**EXCERPTED TEXT**:
• • •

Clarence Jones of the Kintetsu Buffaloes hits his 38th home run to become the first foreign player to win a home run title in Nippon Professional Baseball, topping the Pacific League. Sadaharu Oh will lead the Central League with 49 homers. Jones will lead the Pacific League again with 36 HR in 1976.
September 25 – Dodgers pitcher Tommy John undergoes surgery to repair the ulnar collateral ligament in his pitching elbow. The surgery, performed by Frank Jobe is now named after the pitcher.
September 28:
In his last start of the year, Nolan Ryan of the California Angels pitches his third career no-hitter, victimizing the Minnesota Twins, 4–0. In the process, Ryan strikes out 15 batters for the sixth time this season. He also walks eight to run his season total to 202 bases on balls, joining Bob Feller in 1938 as the only pitcher to walk more than 200 in a season. Ryan will set a personal high issuing 204 walks in 1977.
Don Wilson of the Houston Astros throws a 5–0, two-hit shutout against the Braves. It would be Wilson's last major league game, followed barely three months later by his accidental death.

October–December
October 1
The Los Angeles clinched their National League West championship after hearing that the Atlanta Braves beat the Cincinnati Reds 7-1. Putting the Reds out of the postseason
The Baltimore Orioles are back in the postseason after a subpar 1972 season as they clinch the American League East after beating the Detroit Tigers 7-6 and then the Milwaukee Brewers ended the Yankees' Cinderella season with a 3-2 win. 
October 3 – Frank Robinson becomes the first black manager in major league history, as the Cleveland Indians name him to replace Ken Aspromonte for the 1975 season.
October 17 – At the Oakland Coliseum, the Oakland Athletics win the World Series over the Los Angeles Dodgers in Game Five, clinching a third straight World Championship. Reliever Rollie Fingers is named the Series MVP.
October 22 – The New York Yankees trade outfielder Bobby Murcer to the San Francisco Giants for outfielder Bobby Bonds.
October 23 – Wally Yonamine, an American of Japanese descent, becomes the only non-Japanese manager to win the Japan Series when his Chunichi Dragons beat the Lotte Orions.

• • •

**DATA FOR ANALYSIS**:
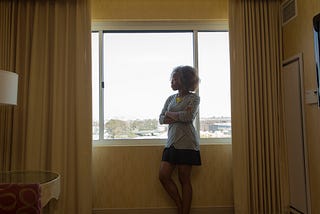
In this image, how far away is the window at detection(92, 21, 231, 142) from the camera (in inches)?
126

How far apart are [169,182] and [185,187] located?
0.55ft

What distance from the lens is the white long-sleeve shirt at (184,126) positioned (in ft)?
9.04

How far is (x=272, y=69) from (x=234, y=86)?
448mm

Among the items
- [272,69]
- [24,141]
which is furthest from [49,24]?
[272,69]

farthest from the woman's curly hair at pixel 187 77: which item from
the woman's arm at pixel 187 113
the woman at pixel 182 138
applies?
the woman's arm at pixel 187 113

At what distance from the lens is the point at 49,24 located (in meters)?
3.00

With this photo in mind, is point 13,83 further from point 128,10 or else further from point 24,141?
point 128,10

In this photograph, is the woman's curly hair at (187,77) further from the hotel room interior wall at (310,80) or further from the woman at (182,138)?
the hotel room interior wall at (310,80)

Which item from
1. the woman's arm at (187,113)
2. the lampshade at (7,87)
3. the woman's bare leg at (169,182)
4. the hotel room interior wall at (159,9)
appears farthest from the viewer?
the hotel room interior wall at (159,9)

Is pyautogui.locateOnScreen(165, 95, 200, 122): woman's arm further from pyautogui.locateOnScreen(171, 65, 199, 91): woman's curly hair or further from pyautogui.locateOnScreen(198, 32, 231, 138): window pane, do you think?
pyautogui.locateOnScreen(198, 32, 231, 138): window pane

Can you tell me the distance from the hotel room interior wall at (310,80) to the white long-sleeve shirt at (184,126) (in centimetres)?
101

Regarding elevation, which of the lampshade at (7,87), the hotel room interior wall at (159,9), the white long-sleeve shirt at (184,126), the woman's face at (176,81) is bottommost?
the white long-sleeve shirt at (184,126)

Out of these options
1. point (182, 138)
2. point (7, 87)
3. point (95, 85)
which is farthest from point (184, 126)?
point (7, 87)

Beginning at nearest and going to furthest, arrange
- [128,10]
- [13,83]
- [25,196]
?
1. [25,196]
2. [13,83]
3. [128,10]
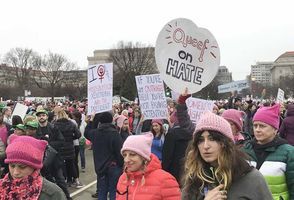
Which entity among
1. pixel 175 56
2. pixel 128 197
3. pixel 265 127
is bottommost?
pixel 128 197

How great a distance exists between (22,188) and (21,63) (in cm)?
9493

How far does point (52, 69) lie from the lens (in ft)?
315

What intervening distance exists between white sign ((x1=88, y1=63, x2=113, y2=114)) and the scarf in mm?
4690

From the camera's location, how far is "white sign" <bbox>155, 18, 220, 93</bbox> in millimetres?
5609

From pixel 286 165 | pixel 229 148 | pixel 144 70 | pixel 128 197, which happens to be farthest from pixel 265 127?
pixel 144 70

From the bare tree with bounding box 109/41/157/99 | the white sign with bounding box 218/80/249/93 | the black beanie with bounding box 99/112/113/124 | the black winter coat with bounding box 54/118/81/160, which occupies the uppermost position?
the bare tree with bounding box 109/41/157/99

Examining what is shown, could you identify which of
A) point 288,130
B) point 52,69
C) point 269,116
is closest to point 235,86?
point 288,130

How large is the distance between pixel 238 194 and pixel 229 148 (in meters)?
0.26

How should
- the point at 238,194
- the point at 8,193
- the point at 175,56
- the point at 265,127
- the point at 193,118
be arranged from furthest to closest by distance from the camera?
1. the point at 193,118
2. the point at 175,56
3. the point at 265,127
4. the point at 8,193
5. the point at 238,194

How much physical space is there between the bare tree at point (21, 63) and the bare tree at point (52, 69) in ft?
5.61

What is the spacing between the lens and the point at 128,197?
3.63m

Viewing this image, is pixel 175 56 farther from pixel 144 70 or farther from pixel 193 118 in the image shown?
pixel 144 70

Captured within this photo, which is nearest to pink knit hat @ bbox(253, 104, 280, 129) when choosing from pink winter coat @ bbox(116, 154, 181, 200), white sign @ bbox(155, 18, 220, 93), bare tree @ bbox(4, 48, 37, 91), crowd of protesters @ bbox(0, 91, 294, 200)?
crowd of protesters @ bbox(0, 91, 294, 200)

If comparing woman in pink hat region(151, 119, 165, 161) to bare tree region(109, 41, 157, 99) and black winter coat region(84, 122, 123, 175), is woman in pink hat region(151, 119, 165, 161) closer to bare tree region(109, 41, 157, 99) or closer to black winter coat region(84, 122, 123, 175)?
black winter coat region(84, 122, 123, 175)
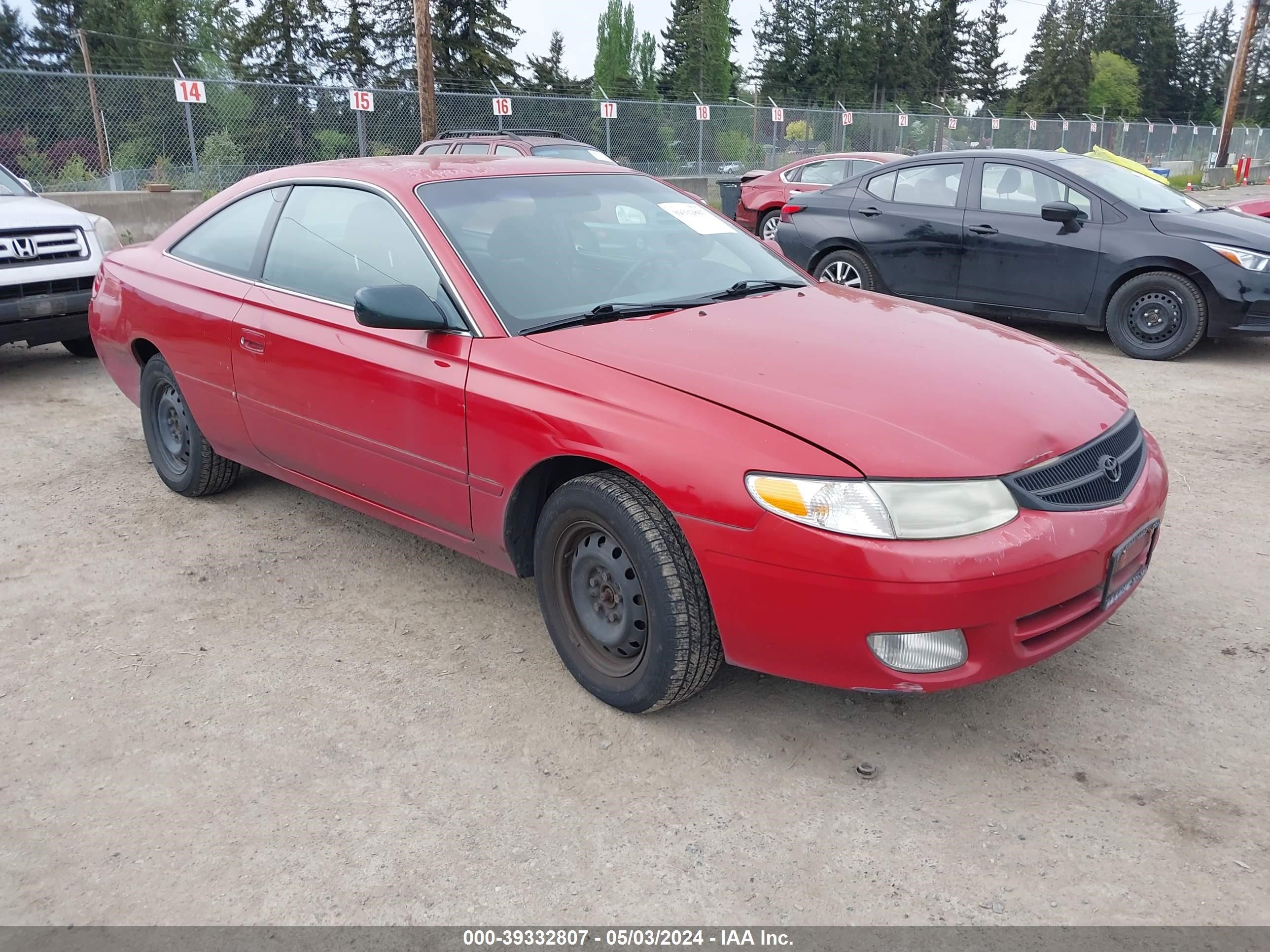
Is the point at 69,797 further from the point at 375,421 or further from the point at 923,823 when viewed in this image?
the point at 923,823

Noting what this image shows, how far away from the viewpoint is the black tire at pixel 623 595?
2734 millimetres

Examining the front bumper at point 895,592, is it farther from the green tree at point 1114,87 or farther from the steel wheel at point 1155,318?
the green tree at point 1114,87

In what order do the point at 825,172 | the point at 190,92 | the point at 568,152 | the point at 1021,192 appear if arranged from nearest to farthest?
the point at 1021,192 → the point at 568,152 → the point at 825,172 → the point at 190,92

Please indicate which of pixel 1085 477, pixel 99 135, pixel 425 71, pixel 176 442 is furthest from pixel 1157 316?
pixel 99 135

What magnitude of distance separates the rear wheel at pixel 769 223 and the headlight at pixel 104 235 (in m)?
8.35

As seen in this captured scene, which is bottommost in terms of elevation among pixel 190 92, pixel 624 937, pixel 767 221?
pixel 624 937

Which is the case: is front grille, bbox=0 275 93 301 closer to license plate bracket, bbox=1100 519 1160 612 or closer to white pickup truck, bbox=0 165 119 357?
white pickup truck, bbox=0 165 119 357

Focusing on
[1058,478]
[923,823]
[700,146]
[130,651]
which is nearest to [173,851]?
[130,651]

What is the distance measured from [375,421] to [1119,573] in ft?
7.80

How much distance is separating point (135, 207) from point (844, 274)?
10366 millimetres

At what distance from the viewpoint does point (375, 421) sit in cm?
351

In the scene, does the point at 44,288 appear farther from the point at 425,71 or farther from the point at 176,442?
the point at 425,71

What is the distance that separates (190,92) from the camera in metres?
14.4

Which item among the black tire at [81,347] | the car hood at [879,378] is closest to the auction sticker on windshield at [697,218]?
the car hood at [879,378]
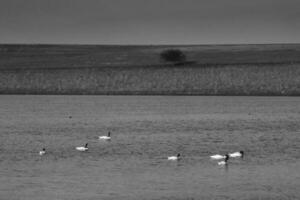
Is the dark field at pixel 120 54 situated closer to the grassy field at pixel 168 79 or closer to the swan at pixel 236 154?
the grassy field at pixel 168 79

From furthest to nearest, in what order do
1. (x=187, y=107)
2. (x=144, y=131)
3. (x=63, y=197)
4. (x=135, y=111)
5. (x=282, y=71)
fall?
1. (x=282, y=71)
2. (x=187, y=107)
3. (x=135, y=111)
4. (x=144, y=131)
5. (x=63, y=197)

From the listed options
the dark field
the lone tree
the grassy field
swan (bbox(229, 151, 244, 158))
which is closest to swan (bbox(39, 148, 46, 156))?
swan (bbox(229, 151, 244, 158))

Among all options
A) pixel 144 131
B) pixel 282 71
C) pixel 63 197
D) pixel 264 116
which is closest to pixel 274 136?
pixel 144 131

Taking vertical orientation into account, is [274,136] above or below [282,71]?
below

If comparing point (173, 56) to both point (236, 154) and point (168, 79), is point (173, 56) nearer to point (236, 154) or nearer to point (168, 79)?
point (168, 79)

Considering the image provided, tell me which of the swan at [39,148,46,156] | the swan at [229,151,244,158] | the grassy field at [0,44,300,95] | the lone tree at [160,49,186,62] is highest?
the lone tree at [160,49,186,62]

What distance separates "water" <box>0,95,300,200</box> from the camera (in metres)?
23.6

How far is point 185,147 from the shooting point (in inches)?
1350

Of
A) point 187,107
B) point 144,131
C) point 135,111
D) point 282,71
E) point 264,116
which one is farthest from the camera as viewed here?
point 282,71

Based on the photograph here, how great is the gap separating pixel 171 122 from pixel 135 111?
1030 cm

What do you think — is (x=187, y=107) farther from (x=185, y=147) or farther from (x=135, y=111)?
(x=185, y=147)

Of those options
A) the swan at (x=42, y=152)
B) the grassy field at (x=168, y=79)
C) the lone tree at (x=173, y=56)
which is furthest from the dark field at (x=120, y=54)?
the swan at (x=42, y=152)

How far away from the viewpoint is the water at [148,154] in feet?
77.4

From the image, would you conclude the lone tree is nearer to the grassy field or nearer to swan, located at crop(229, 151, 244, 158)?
the grassy field
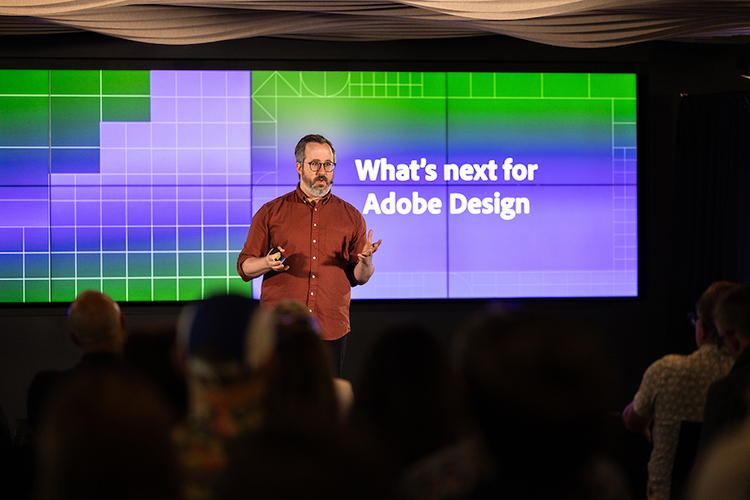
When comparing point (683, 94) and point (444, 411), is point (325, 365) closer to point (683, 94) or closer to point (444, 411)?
point (444, 411)

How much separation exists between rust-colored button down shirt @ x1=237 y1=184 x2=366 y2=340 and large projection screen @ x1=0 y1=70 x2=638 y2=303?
1.09 m

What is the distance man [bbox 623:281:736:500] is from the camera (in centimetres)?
252

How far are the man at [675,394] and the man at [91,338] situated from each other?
1.81 m

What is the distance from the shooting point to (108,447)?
82cm

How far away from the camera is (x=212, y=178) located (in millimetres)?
5184

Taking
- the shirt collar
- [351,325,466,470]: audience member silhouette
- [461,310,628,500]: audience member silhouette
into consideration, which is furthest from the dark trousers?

• • •

**TASKS**:
1 – Translate this sentence from the baseball timeline into Spanish: "October 22 – The New York Yankees trade outfielder Bobby Murcer to the San Francisco Giants for outfielder Bobby Bonds."
2 – Carry the baseball timeline forward from the October 23 entry about Wally Yonamine.
The rows have no connection to the baseball timeline.

**ANSWERS TO THE EXERCISE**:
1 – 22 de octubre – Los New York Yankees traspasan al jardinero Bobby Murcer a los San Francisco Giants a cambio del jardinero Bobby Bonds.

2 –
November 2 – The Atlanta Braves trade Hank Aaron to the Milwaukee Brewers for outfielder Dave May and a minor league pitcher. Aaron will finish his major league career in Milwaukee, where he started it in 1954. Meanwhile, Aaron, the home run king of American baseball, and Sadaharu Oh, his Japanese counterpart, square off for a home run contest at Korakuen Stadium. Aaron wins 10–9.
November 20 – Texas Rangers right fielder Jeff Burroughs, who batted .301 with 25 home runs and a league-leading 118 RBI, wins the American League MVP Award. Oakland teammates Joe Rudi, Sal Bando and Reggie Jackson are the runners-up.
November 25 – Texas Rangers first baseman Mike Hargrove, who hit .323  with 66 RBI and a .395 OBP, is voted American League Rookie of the Year with 16 of 23 first place votes, with the others going to Bucky Dent (3), George Brett (2), Rick Burleson (1) and Jim Sundberg (1).
November 27:
St. Louis Cardinals CF Bake McBride, who hit .309 with six home runs and 56 RBI, wins the National League Rookie of the Year Award over Houston Astros RF Greg Gross (.314, 21 2B, 36 RBI) and Chicago Cubs 3B Bill Madlock (.313, 9 HR, 54 RBI).
Commissioner Bowie Kuhn suspends New York Yankees owner George Steinbrenner for two years as a result of Steinbrenner's conviction for illegal campaign contributions to Richard Nixon and other politicians.
December 2 – The Boston Red Sox trade speedy outfielder Tommy Harper to the California Angels for infielder Bob Heise.
December 3 – The New York Mets trade ace reliever and Shea Stadium favorite Tug McGraw to the Philadelphia Phillies along with Don Hahn and Dave Schneck. New York receives outfielder Del Unser,  pitcher Mac Scarce and catcher John Stearns, whom the Phillies had drafted #2 overall in the 1973 Major League Baseball draft.
December 26 – The Little League is officially opened to girls as President Gerald Ford signs legislation amending the charter of the organization. Little League had sought changes in their charter after a series of lawsuits challenged its boys-only rule.
December 31 – After earning his freedom through arbitration over missed insurance payments by the Oakland Athletics, Jim "Catfish" Hunter is signed to a $3.75 million contract which is slightly more than triple the next highest salary in the game.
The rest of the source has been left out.